”友達クエスト”の少数派 ―フレンド数=強さのVRMMOで芋ぼっち美少女の世話をしたら「と、友達なんかじゃないもん……」とデレてきたので一緒に攻略しようと誘ってみた―
5-1 隣の部屋を覗くと友達が死んだふりをしてました
5-1 隣の部屋を覗くと友達が死んだふりをしてました
「というわけで、今日から友クエ中間試験のレイド戦が解禁になる」
「「おお―――!!」」
「ということは、中間試験の準備期間に入ったって意味だからな? 勉強しろよー?」
「「えぇ――――!?」」
数日後、担任の説明にクラスから歓喜とブーイングが飛んだ。
うちは進学校という訳ではないけれど、一応、試験前の一週間は部活禁止になる。
「先生ー! なんでゲームの試験とリアル試験をおなじ時期にやるんですか!?」
「藤木ぃ。先生もそう思うんだが、友クエも一応試験として扱うとお上からお達しがあってな。そして先生はしがない地方公務員だから、お上に逆らうとお給料が寂しくなるんだ」
お手上げのポーズをする先生。
まあ友クエがグループワークの一環なら、他課目とおなじ時期に試験があっても……いや中間試験五教科に混じるのはおかしいけど、偉い人が決めたなら仕方無い。
「ま、友クエの試験なんてフレンドがいたら一時間で楽勝だから、お前等さくっと終わらせて勉強しろよ? 政府公認ゲームにかまけて成績落しました、とか言われたら先生マジで泣くからな」
「でも先生、それ先生の責任じゃなくて、友クエ運営してる偉い人の責任じゃないですか?」
「部下の手柄は上司のもの、失敗は部下のもの。それが大人の社会ってヤツなのさ」
頑張れよー、と手を叩いてHRを解散させる先生。
まあ学校の成績については、僕は問題ない。授業はきちんと聞いているし提出物も完璧だ。テストでも学年トップ5から落ちたことがないし。
問題は、友達クエストの方だろう。
もちろん、フレンドを組んで、クラスのみんなと戦えばクリアできるとは思うけど……
深瀬さんを放っておくのも、ね。
「なあ吉村ー、さくっと今日クリアしちゃおうぜ? 面倒事は今日済ましちゃおう」
「おー。じゃあみんなに声かけてみるわー」
教室では早速打ち合わせが始まり、気の早いゲーム好き男子達が攻略情報を交換する。
僕は思う所があり、藤木さんに声をかけた。
「藤木さん。今回のレイド戦で、お願いがあるんだけど」
*
授業を終えて帰宅すると、深瀬さんからメッセージが届いていた。
【レイド戦開始の通知が来たわ。
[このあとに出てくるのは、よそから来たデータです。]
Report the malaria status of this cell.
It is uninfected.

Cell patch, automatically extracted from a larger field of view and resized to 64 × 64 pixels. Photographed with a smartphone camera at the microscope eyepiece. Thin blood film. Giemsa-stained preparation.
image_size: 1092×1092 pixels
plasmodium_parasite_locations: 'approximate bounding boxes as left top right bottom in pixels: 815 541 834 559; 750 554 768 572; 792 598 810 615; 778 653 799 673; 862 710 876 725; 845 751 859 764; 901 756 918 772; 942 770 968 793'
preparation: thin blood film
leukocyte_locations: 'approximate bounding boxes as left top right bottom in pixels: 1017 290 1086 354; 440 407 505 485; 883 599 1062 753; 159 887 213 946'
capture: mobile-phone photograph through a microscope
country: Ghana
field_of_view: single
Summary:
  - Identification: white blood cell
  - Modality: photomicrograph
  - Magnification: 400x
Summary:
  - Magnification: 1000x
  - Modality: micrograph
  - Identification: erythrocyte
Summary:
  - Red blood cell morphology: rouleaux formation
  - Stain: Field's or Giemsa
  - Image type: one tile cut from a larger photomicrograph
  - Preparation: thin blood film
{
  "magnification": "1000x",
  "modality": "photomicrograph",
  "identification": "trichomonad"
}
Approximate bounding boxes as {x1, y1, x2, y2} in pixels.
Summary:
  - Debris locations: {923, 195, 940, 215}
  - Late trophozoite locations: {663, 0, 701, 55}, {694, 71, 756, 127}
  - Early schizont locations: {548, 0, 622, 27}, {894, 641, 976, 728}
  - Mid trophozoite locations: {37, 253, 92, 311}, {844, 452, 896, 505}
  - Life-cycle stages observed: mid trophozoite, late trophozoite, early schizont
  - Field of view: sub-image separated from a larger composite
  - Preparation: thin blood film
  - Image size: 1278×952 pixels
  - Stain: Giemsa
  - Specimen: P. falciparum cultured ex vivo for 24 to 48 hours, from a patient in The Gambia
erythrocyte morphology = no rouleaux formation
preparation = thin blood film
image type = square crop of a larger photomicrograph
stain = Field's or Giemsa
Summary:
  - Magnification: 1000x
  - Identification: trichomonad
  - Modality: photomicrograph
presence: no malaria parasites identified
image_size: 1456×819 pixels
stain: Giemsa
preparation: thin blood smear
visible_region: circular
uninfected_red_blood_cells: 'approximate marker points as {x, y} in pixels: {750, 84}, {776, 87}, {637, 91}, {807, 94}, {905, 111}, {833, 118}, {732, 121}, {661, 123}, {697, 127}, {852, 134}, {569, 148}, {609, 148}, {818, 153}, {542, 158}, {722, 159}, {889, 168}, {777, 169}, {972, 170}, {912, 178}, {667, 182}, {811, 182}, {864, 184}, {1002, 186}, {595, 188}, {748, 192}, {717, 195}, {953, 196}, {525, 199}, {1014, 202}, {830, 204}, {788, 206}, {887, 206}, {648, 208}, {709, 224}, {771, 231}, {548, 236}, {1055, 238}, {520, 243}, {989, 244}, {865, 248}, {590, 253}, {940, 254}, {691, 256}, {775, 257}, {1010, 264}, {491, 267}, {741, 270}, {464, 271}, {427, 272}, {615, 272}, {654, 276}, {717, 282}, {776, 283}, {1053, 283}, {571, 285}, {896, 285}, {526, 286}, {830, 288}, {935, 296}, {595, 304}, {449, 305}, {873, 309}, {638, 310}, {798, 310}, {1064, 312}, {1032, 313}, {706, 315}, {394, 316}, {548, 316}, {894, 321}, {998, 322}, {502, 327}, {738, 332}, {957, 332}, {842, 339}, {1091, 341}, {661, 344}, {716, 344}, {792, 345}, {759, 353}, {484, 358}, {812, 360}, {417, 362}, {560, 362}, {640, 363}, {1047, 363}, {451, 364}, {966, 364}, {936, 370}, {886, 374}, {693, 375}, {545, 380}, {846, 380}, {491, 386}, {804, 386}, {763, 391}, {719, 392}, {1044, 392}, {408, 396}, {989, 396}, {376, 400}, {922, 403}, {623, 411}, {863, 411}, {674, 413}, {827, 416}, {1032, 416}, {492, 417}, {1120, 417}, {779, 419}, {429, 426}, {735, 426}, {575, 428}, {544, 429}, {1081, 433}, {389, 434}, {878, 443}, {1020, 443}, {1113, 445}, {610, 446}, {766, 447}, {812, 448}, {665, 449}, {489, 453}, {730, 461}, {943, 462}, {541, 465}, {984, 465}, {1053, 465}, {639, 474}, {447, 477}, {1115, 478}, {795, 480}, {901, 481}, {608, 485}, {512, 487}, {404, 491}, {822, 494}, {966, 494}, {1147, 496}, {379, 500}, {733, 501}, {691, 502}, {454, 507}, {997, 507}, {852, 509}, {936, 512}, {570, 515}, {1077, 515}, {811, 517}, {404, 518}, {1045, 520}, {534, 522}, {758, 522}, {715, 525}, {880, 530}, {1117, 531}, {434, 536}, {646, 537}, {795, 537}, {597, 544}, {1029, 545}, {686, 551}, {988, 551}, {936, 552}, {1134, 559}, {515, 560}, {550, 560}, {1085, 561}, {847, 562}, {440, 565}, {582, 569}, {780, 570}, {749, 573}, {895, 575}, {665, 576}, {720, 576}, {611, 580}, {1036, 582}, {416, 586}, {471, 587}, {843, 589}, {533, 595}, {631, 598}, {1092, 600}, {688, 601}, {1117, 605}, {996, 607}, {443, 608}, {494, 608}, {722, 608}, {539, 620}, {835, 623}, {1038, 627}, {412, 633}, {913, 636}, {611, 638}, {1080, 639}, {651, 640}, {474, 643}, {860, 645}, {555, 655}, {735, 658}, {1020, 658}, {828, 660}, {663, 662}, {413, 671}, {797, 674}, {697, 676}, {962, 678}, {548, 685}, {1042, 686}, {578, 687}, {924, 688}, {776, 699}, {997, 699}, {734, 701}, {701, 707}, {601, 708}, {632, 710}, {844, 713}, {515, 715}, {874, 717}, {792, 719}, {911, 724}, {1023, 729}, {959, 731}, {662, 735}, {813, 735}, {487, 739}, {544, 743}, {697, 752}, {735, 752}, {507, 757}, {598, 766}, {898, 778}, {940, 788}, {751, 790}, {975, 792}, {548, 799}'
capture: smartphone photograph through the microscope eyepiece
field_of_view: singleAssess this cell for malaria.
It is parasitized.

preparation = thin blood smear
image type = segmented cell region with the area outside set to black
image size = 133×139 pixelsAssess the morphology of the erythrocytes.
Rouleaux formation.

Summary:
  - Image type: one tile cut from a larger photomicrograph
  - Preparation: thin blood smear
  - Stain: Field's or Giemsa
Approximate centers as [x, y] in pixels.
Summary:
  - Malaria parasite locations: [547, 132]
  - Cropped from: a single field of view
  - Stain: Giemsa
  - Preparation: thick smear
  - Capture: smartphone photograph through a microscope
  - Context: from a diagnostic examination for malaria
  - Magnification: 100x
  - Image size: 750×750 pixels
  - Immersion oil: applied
今回の敵について調べたんだけど、忌々しい人数制限もダンジョンもなくて一直線にボス戦みたい。
工夫次第でソロでも勝てるかも。っていうか勝てる気しかしないわ!
先に様子見してくるわね。何ならこのメッセージをあなたが読んだ時にはもう勝ってるかも?
まああたしに任せなさい、友クエ唯一のぼっちによる、ジャイアントキリング見せてあげるわ】
と、六時間前に通知があり、そこから音沙汰がない……。
僕はスーパーで買ってきた卵や食パンを冷蔵庫に詰め込み、一旦お風呂で気分をさっぱりしたのち友クエにログイン。が、彼女の姿は影も形も見当たらない。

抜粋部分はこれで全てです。